Le ministère de la Santé impose le triage médical avant toute formalité administrative
Par Anastase Rwabuneza
Le ministère de la Santé durcit le ton face aux défaillances constatées dans la prise en charge des patients. Dans une directive officielle datée du 27 mars 2026, le ministère de la Santé ordonne à toutes les structures sanitaires, publiques comme privées, de respecter strictement le principe du triage clinique prioritaire, avant toute procédure administrative ou vérification d’assurance.
Adressée à l’ensemble des responsables d’établissements de santé, des hôpitaux de référence aux centres de santé en passant par les structures privées, la note signée par le ministre de la Santé, Dr Sabin Nsanzimana, rappelle une instruction déjà émise en février 2020 mais dont l’application reste inégale sur le terrain.
Priorité absolue à l’évaluation médicale
Le ministère est formel: aucun patient ne doit être retardé, refusé ou redirigé en raison de formalités administratives en attente, notamment celles liées à la Mutuelle de santé ou à toute autre couverture d’assurance.
“Tous les établissements doivent d’abord prendre en charge le patient sur le plan clinique avant toute procédure administrative”, insiste la directive. Cette mesure vise à garantir une réponse médicale immédiate, en particulier dans les situations d’urgence où chaque minute peut être décisive.
La responsabilité de l’application de cette règle incombe directement aux dirigeants des structures de santé, appelés à renforcer les mécanismes de contrôle interne. Le ministère prévient que tout manquement, qu’il ait entraîné ou non des conséquences graves, exposera les établissements à des sanctions institutionnelles.
Une réaction aux dérives dénoncées par le chef de l’État
Cette décision intervient dans le sillage des critiques formulées par le président Paul Kagame lors d’une rencontre avec les responsables de l’administration centrale et locale, tenue le 23 mars 2026 à Gako, dans le district de Bugesera. Placée sous le thème “le citoyen au centre”, cette réunion a mis en lumière les insuffisances persistantes dans la qualité des services publics.

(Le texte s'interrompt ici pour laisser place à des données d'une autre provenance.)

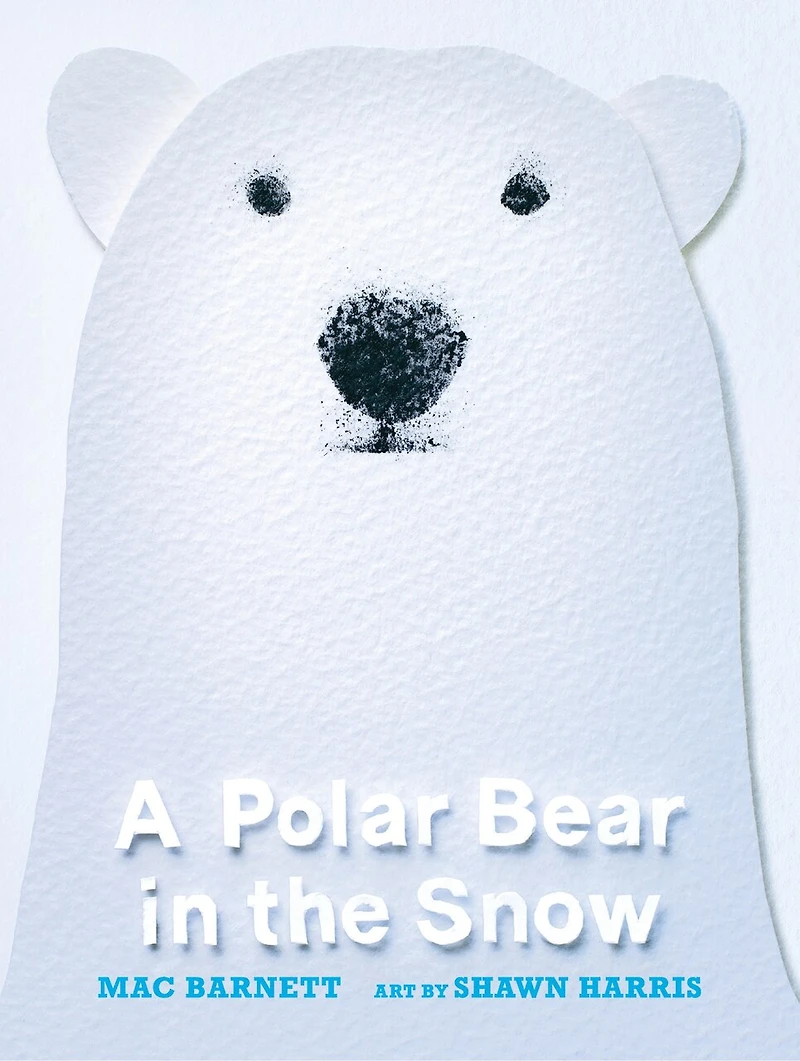 A Polar Bear the Snow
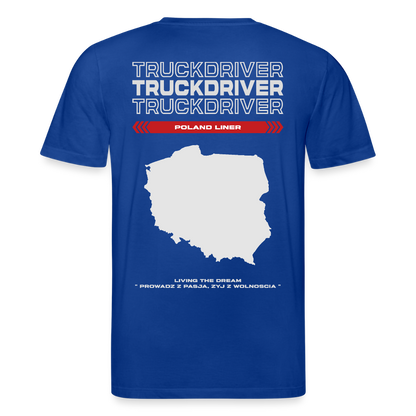 POLAND Liner - T-shirt - majorelle blue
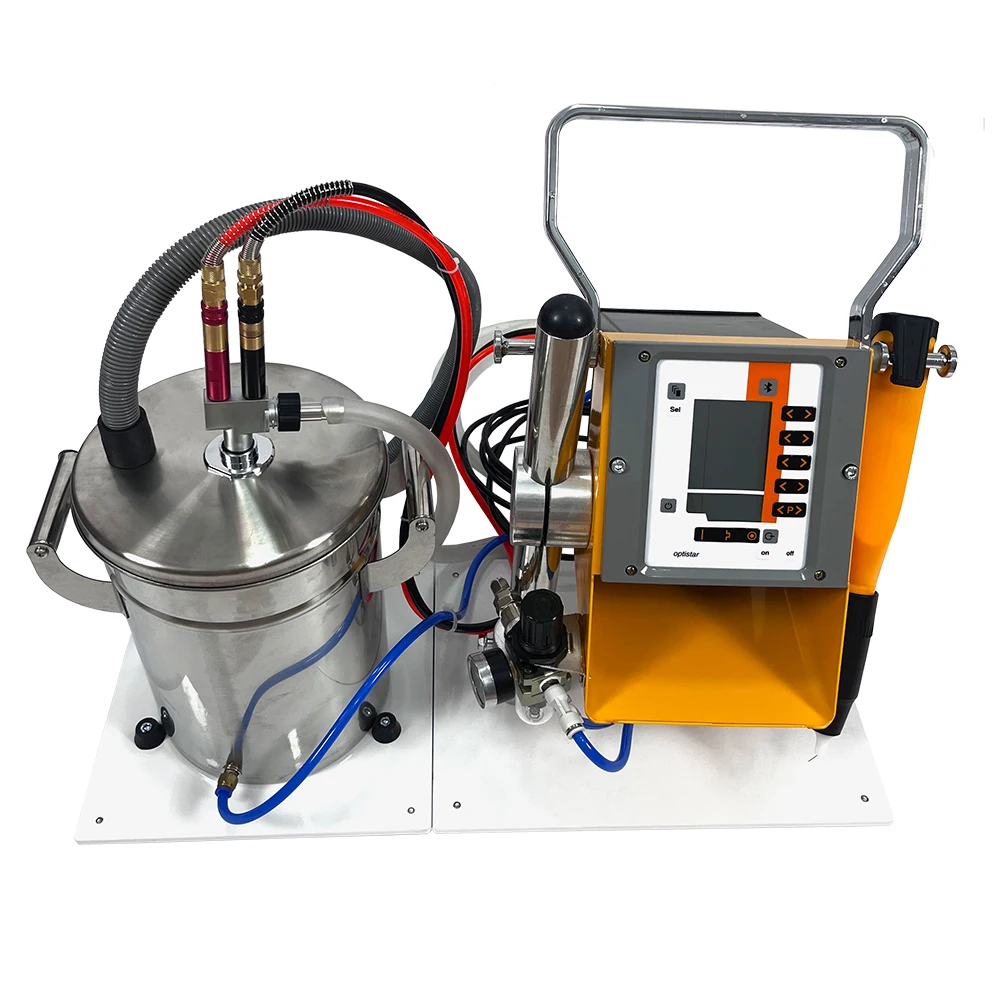 

Portable Powder Coating Machine Industrial Electrostatic Manual Powder Coating Machine Powder Spray Gun For Paint Test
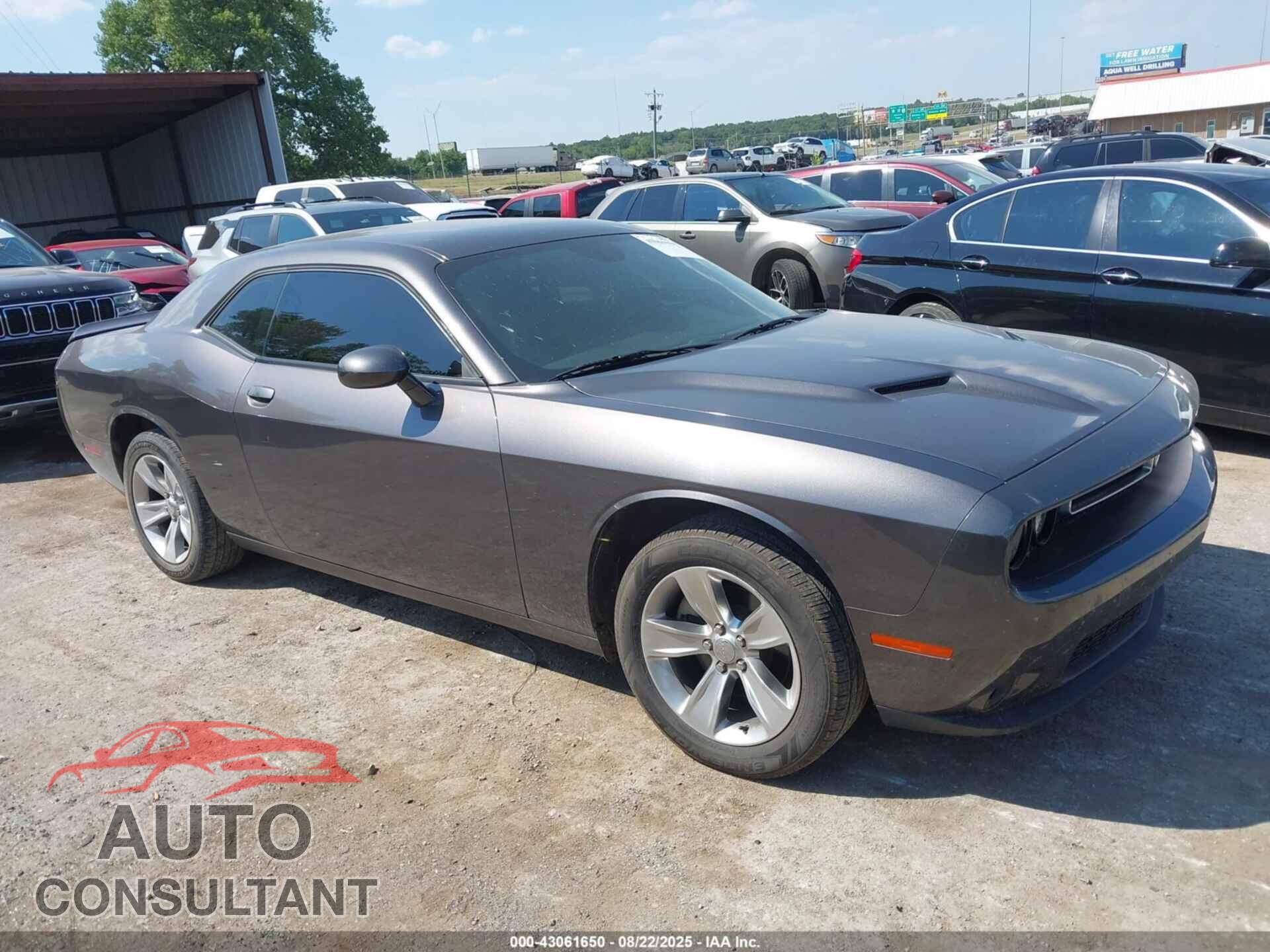 DODGE CHALLENGER 2021 - 2C3CDZAGXMH623200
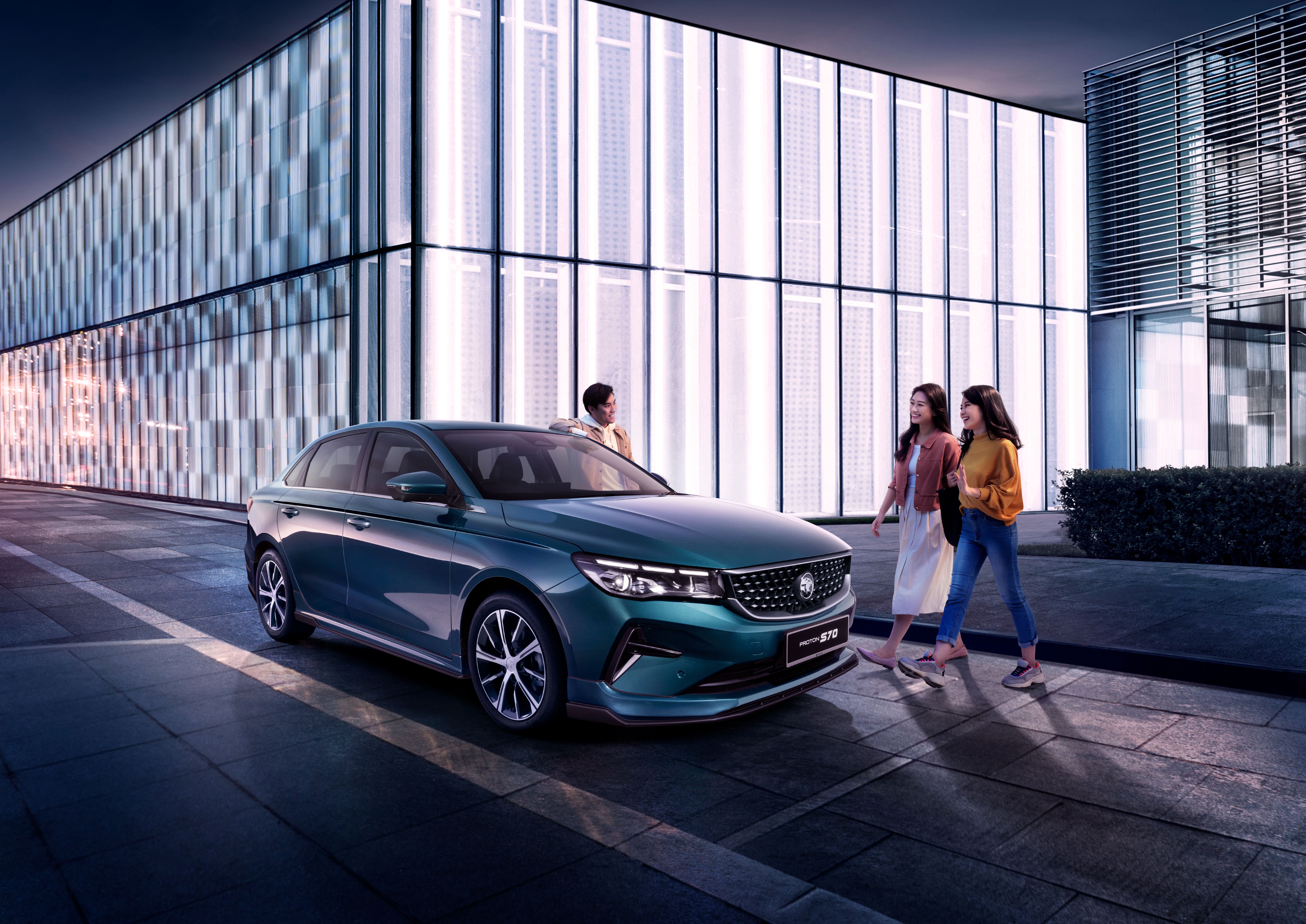 Proton S70 Maintained As The C Segment Sedan Leader With 1,487 Units Sold And YTD Total To 15,828 Units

Le chef de l’État avait notamment dénoncé un cas dramatique survenu dans le district de Karongi : une femme enceinte aurait été refusée dans une structure de santé au motif qu’elle devait d’abord régulariser sa situation d’assurance maladie. Faute de prise en charge immédiate, elle est décédée à son domicile.
Un épisode que Paul Kagame a qualifié sans détour d’inacceptable, allant jusqu’à parler d’un acte “criminal” plutôt que d’une simple faute professionnelle.
À travers cette directive, les autorités entendent remettre le patient au cœur du système de santé et prévenir toute répétition de tels drames.
Le ministère appelle ainsi à une mobilisation immédiate de tous les acteurs du secteur pour garantir une application rigoureuse et durable de cette mesure, considérée comme essentielle pour restaurer la confiance des citoyens dans les services de santé.